In a second experiment, different positive controls were tested: epidermal growth factor (EGF) (Merck, SRP3196) at 5 ng/mL and 50 ng/mL [44] and spermidine (Merck, s0266) at 16 μM were added to the growth medium after starvation of the cells as described for experiment 1 [45].

In a third experiment, the different SCFA’s were tested: sodium acetate (Merck, 1144102) at 0.4 mM, sodium butyrate (Sigma-Aldrich, 303410) at 0.2 mM [46], and sodium propionate (Sigma-Aldrich, P1880) at 0.2 mM were added to the growth medium after starvation of the cells as described for experiment 1. The concentrations for SCFAs were determined based on the concentration ratios in vivo [47] and previous viability studies in vitro [2, 46]. All experiments were performed in duplicate and repeated three times.

Western blot FFAR2 and EGFR

Jejunal samples were obtained from humanely killed piglets from another study approved by the Ethical Committee on Animal Experimentation of the University of Antwerp; EC 2015–02. Before removing the jejunum, piglets were killed by terminal anesthesia with sodium pentobarbital (90 mg/kg intraperitoneally) followed by exsanguination. Whole-cell protein was extracted with RIPA buffer from piglet’s jejunum harvested at day 0 and day 28 of age, Caco-2 cells (Leibniz Institute DSMZ, Braunschweig, Germany), and IPEC-J2 cells grown in FBS or PS. Cell lysates were loaded with 2X Laemmli Sample Buffer (Bio-Rad) and heated at 95°C for 10 minutes. Samples and protein ladders (Bio-Rad, 1610374) were then separated by sodium dodecyl sulfate (4–20%) polyacrylamide gel electrophoresis (SDS-PAGE). Gels were run under reducing conditions at 200V for 30 minutes and transferred to nitrocellulose membranes (BioRad). Membranes were blocked for 1h in 5% non-fat dry milk (NFDM, AppliChem) in Tris-buffered saline with tween (TBST; 1X TBS, 0.1% Tween-20). Membranes were then incubated in primary antibodies against FFAR2 (FabGenni, FFAR2-201AP, rabbit polyclonal) at 1:500 dilution, epidermal growth factor receptor (EGFR) (Sigma-Aldrich, E2760, mouse monoclonal) at 1:250 dilution, and β-tubulin (Abcam, ab6046, rabbit polyclonal) at 1:2000 dilution with 5% NFDM in TBST overnight at 4°C. After incubation with the primary antibodies, membranes were incubated with horseradish peroxidase (HRP)-conjugated secondary antibody (Agilent) at 1:2000 dilution for 1h at room temperature. SuperSignal West Pico PLUS Chemiluminescent substrate (Thermo Fischer Scientific, 34579) was used for detection. Membranes were imaged using ChemiDoc XRS+ (BioRad) with Image Lab 5.1 software. The density of the FFAR2-positive bands was normalized to the density of β-tubulin.

# LISTED ENTRIES
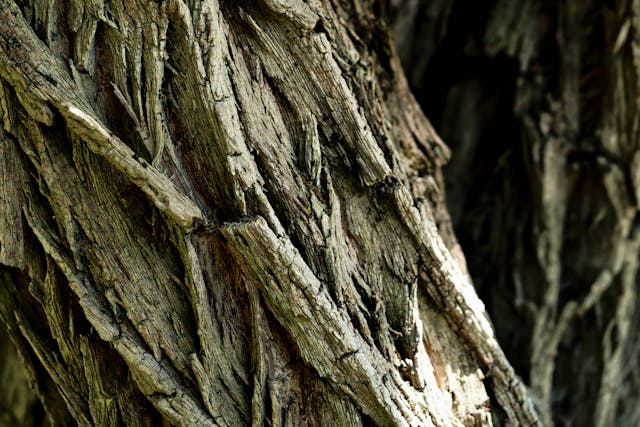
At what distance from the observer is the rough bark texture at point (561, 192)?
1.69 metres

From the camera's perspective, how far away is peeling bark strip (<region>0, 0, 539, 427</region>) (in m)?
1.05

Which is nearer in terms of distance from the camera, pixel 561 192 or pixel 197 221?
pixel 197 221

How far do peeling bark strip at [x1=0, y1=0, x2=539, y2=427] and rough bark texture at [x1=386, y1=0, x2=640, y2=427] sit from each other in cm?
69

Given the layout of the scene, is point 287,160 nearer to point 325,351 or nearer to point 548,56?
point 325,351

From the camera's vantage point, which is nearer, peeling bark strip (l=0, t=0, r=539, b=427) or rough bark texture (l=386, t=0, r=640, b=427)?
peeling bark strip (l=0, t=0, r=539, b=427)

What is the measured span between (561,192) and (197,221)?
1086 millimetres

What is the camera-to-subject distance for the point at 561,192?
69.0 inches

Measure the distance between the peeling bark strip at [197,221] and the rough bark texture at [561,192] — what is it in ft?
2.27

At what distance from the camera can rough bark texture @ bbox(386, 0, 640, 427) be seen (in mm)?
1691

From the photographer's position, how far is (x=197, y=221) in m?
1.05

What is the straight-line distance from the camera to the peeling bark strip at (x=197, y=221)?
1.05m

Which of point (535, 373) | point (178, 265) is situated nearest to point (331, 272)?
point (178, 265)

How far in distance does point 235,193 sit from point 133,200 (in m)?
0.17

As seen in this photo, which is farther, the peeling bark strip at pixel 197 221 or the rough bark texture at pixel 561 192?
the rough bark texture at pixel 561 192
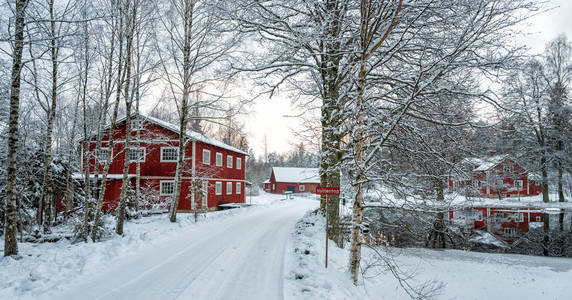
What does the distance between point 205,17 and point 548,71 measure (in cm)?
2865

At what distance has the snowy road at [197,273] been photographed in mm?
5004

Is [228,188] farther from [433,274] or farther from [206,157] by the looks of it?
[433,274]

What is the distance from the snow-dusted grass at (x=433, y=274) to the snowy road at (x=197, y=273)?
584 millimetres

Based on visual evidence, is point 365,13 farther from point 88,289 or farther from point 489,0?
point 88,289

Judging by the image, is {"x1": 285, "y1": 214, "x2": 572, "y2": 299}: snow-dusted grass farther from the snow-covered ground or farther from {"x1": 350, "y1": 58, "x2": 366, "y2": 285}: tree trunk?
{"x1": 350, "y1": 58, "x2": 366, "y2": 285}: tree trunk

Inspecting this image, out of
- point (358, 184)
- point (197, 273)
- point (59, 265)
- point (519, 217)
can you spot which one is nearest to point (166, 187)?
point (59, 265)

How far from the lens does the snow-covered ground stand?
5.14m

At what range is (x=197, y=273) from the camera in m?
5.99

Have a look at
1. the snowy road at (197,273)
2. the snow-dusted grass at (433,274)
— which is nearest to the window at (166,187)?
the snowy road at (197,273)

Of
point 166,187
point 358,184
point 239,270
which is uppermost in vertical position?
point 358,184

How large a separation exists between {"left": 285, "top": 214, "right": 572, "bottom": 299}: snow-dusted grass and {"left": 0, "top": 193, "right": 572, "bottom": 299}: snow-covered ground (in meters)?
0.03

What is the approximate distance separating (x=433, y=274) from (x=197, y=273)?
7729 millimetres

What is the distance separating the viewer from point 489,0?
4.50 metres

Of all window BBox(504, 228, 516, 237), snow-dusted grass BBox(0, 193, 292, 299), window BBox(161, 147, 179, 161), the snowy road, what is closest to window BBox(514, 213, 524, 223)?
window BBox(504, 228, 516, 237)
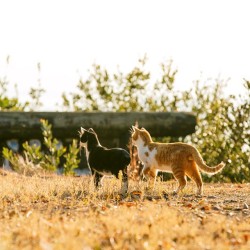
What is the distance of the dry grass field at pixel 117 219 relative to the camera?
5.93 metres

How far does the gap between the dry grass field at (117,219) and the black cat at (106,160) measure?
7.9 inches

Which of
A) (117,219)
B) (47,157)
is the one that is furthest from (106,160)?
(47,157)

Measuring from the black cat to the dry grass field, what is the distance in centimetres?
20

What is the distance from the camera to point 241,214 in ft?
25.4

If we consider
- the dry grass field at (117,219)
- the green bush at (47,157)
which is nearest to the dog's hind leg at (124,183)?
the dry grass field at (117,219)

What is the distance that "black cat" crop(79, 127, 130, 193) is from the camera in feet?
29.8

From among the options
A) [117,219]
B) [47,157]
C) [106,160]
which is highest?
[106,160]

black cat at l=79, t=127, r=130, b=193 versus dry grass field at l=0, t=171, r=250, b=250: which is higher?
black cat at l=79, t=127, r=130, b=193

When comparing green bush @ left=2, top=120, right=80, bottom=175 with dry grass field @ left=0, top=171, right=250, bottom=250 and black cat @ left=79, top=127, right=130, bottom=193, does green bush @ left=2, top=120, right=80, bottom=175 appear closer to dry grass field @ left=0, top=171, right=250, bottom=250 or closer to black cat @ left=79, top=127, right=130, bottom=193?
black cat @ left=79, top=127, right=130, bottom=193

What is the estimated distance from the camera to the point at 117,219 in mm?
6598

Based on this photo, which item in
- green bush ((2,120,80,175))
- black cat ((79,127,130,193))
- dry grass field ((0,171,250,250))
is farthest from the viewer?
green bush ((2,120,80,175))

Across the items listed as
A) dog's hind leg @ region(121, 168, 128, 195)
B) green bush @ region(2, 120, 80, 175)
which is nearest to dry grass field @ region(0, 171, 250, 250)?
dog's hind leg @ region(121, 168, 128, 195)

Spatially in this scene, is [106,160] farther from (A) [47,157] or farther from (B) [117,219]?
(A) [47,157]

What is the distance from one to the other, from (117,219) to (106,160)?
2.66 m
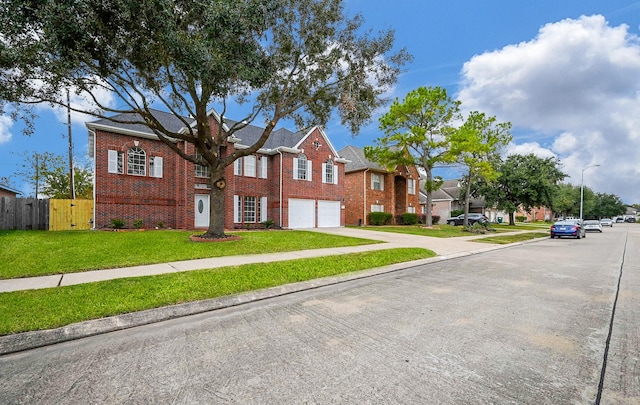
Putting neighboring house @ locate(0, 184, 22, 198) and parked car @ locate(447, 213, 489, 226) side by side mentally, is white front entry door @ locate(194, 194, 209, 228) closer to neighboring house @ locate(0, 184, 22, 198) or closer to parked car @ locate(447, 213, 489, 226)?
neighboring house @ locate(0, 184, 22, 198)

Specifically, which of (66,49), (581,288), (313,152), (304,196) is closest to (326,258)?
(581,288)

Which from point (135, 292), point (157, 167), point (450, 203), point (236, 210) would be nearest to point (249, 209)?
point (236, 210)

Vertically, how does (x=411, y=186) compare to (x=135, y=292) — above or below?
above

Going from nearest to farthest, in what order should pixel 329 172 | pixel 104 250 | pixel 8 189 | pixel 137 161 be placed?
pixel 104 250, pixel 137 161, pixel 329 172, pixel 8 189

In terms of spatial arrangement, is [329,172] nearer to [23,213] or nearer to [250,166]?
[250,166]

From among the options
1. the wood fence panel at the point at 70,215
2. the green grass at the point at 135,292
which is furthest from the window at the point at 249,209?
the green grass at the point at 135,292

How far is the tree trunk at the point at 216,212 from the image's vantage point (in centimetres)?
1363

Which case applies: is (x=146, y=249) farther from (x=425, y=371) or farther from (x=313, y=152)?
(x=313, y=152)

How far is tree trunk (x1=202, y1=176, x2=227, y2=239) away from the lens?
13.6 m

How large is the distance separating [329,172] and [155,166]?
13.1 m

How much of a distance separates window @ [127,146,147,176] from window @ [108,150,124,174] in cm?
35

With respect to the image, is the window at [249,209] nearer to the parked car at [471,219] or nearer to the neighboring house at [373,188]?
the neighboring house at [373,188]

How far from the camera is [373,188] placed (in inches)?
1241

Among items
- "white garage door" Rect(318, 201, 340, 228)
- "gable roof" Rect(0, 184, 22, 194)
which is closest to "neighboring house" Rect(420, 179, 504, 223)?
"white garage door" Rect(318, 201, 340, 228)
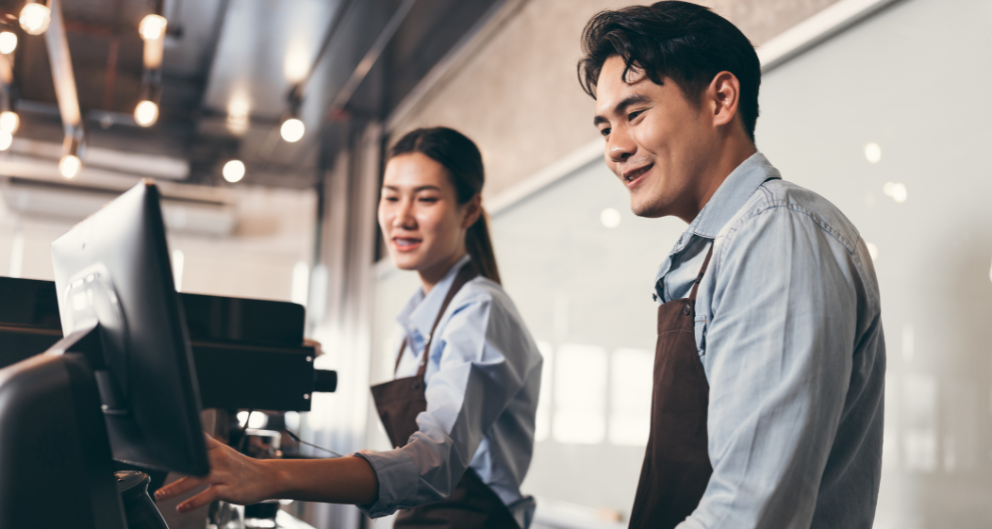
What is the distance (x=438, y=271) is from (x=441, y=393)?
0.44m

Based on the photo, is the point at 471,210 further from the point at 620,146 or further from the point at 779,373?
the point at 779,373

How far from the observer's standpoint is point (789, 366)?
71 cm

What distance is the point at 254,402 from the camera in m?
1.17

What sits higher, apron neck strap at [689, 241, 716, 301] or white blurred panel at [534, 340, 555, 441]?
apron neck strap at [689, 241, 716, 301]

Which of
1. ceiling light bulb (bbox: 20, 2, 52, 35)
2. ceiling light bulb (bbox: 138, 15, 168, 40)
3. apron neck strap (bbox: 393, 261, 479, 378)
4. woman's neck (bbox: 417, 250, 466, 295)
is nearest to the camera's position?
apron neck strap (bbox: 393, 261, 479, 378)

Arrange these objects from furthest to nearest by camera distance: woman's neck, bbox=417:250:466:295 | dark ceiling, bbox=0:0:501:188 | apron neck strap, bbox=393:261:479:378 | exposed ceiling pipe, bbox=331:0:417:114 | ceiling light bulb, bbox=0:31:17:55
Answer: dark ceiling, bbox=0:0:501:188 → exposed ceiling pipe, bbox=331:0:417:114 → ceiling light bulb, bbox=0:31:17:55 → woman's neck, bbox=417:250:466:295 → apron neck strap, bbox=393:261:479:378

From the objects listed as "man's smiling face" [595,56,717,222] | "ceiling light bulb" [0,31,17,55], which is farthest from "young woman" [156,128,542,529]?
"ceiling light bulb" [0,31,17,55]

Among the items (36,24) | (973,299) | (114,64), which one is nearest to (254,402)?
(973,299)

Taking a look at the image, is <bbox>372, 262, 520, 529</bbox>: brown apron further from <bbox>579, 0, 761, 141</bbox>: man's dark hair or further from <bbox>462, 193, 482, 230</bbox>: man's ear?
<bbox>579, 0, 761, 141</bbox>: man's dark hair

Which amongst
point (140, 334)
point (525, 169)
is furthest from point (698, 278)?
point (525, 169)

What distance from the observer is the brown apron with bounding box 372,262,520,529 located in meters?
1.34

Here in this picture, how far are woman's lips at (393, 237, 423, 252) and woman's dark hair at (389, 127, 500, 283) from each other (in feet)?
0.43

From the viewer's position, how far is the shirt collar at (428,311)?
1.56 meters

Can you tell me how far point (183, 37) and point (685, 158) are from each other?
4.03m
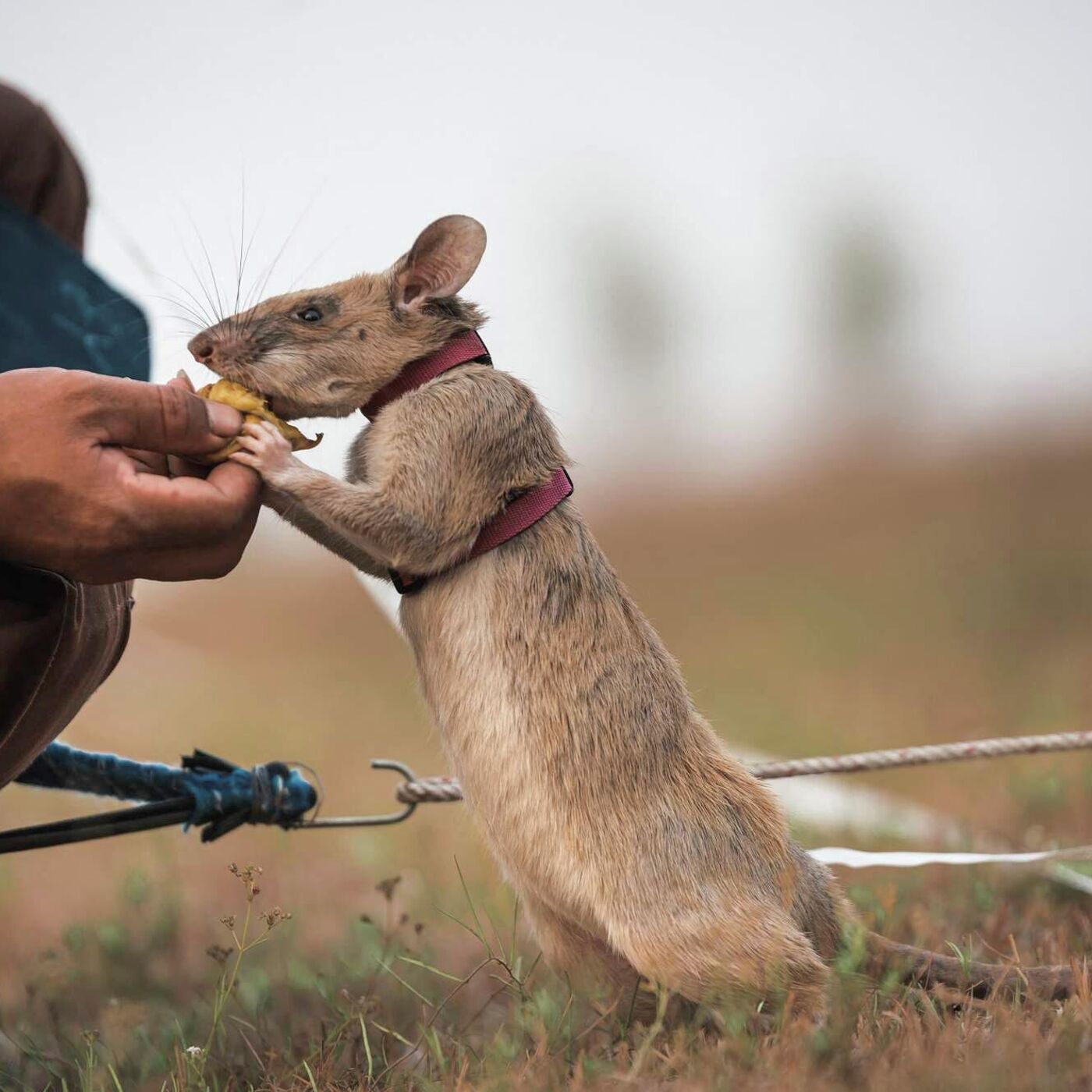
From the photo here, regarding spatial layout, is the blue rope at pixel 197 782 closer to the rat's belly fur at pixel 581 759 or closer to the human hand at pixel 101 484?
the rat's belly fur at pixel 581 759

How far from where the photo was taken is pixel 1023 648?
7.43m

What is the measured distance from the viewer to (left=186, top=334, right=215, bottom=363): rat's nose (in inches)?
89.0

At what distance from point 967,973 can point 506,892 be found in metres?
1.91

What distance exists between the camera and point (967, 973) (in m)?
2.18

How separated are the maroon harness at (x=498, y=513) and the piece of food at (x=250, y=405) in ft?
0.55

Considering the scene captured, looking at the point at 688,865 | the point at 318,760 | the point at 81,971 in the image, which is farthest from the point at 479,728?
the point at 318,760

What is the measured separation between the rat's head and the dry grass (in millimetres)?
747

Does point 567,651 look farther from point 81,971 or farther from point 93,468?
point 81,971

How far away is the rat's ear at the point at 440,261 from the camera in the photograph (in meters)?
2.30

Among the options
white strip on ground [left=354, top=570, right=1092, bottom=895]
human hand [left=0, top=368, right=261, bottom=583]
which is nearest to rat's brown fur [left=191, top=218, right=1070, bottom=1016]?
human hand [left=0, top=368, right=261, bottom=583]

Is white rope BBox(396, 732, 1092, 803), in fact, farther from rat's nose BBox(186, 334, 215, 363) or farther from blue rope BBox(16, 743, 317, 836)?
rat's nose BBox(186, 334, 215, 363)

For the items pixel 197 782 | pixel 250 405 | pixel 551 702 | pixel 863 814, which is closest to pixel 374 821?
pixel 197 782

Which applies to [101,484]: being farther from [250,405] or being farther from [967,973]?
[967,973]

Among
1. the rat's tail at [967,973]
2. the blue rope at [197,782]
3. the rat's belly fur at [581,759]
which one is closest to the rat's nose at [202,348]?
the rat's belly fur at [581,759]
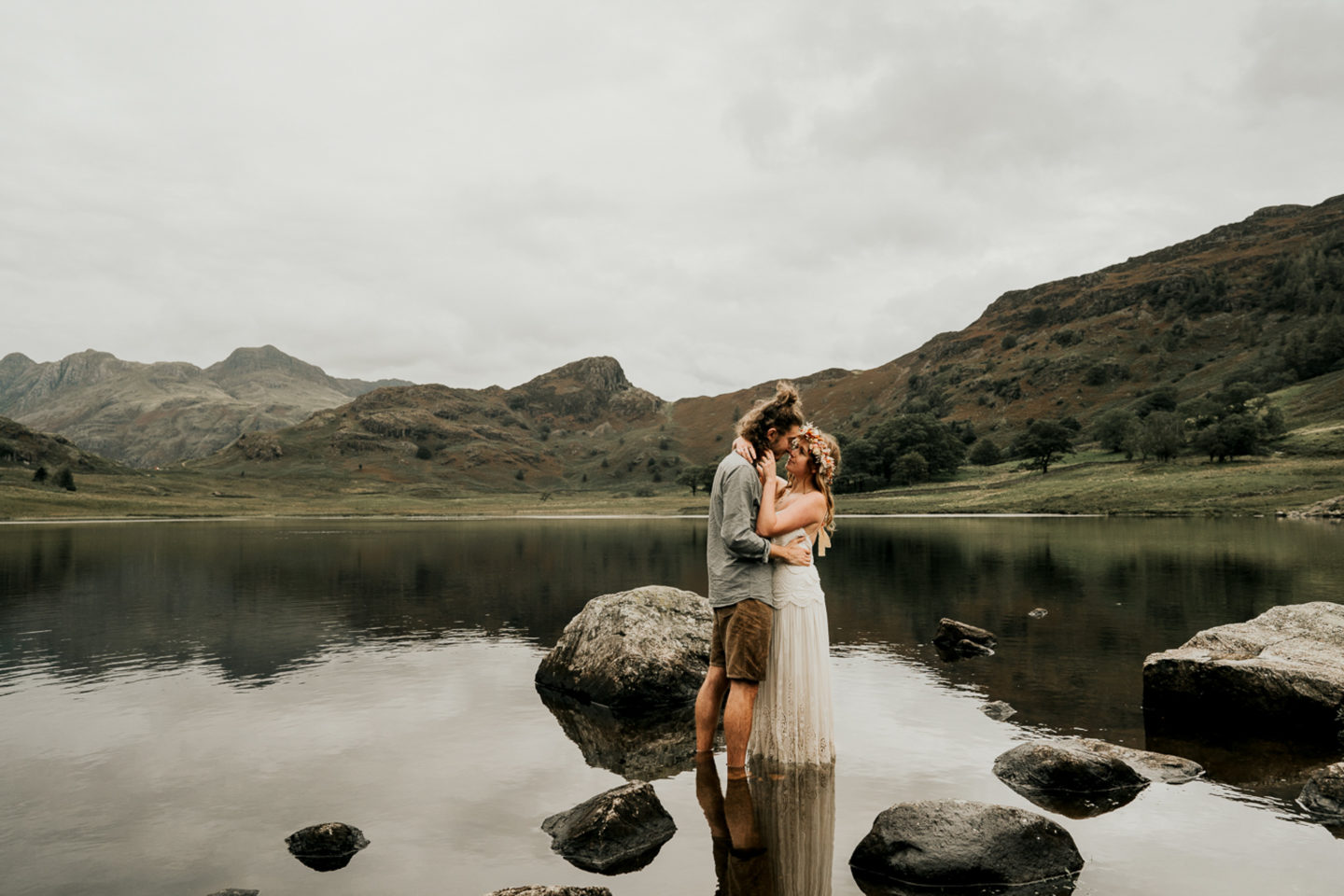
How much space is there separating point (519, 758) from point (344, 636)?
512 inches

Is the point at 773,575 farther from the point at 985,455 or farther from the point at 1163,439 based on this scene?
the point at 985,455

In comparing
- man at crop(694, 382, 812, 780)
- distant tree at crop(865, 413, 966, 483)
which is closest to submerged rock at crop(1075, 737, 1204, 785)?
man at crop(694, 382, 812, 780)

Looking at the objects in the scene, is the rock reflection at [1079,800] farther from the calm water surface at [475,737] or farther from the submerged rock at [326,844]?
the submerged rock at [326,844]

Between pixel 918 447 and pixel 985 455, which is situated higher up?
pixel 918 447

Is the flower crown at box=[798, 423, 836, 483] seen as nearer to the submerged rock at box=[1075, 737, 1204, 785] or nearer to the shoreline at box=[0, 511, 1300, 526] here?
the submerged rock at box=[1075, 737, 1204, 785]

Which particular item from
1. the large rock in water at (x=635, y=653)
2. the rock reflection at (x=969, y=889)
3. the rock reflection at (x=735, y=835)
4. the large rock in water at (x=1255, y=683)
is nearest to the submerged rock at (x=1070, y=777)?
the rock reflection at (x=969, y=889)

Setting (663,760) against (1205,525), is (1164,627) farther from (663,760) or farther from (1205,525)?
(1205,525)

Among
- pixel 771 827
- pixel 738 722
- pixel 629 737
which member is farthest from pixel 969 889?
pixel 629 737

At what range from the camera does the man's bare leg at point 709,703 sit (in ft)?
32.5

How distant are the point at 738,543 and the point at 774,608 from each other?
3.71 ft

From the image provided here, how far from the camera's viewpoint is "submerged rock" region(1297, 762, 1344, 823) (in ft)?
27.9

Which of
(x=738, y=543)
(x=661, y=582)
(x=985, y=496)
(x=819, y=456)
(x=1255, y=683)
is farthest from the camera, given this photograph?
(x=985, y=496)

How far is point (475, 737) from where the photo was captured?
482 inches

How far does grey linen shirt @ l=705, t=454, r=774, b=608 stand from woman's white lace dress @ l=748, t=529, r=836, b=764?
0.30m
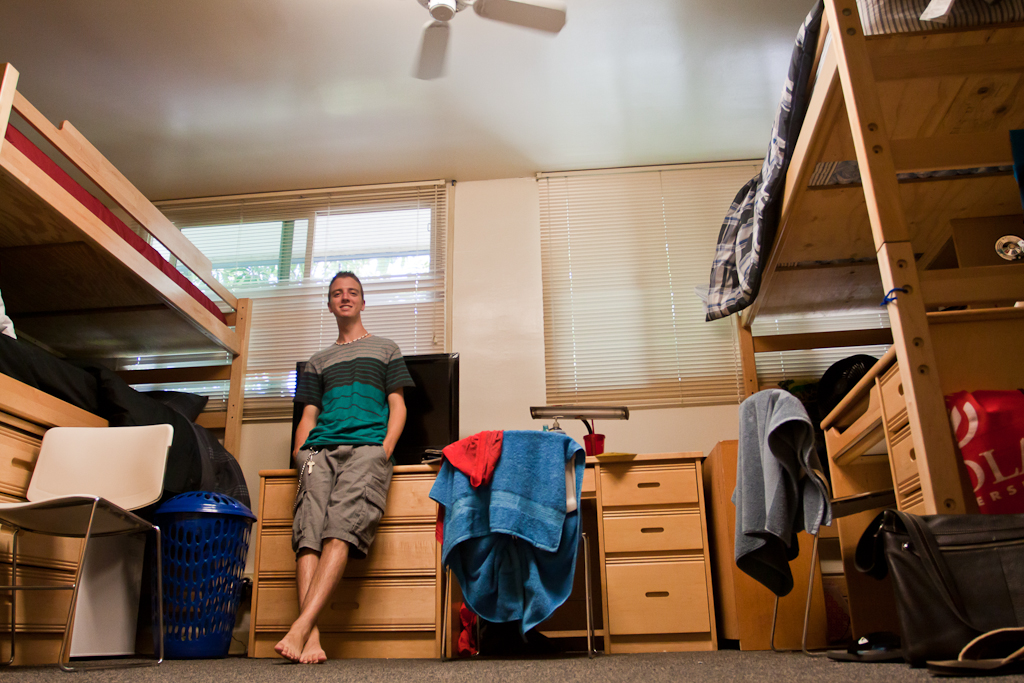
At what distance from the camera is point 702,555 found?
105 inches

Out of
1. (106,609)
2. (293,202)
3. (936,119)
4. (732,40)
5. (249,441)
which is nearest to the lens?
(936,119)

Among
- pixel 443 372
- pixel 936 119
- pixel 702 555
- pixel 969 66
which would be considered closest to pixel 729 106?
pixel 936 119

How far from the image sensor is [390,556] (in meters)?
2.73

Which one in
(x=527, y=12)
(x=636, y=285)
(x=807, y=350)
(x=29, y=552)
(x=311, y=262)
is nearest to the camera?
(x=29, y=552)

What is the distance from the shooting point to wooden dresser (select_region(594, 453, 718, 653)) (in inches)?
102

# TASK
In the methods text, what was the density of the FFAR2-positive bands normalized to?

# OUTPUT FOR THIS TASK
It was normalized to the density of β-tubulin.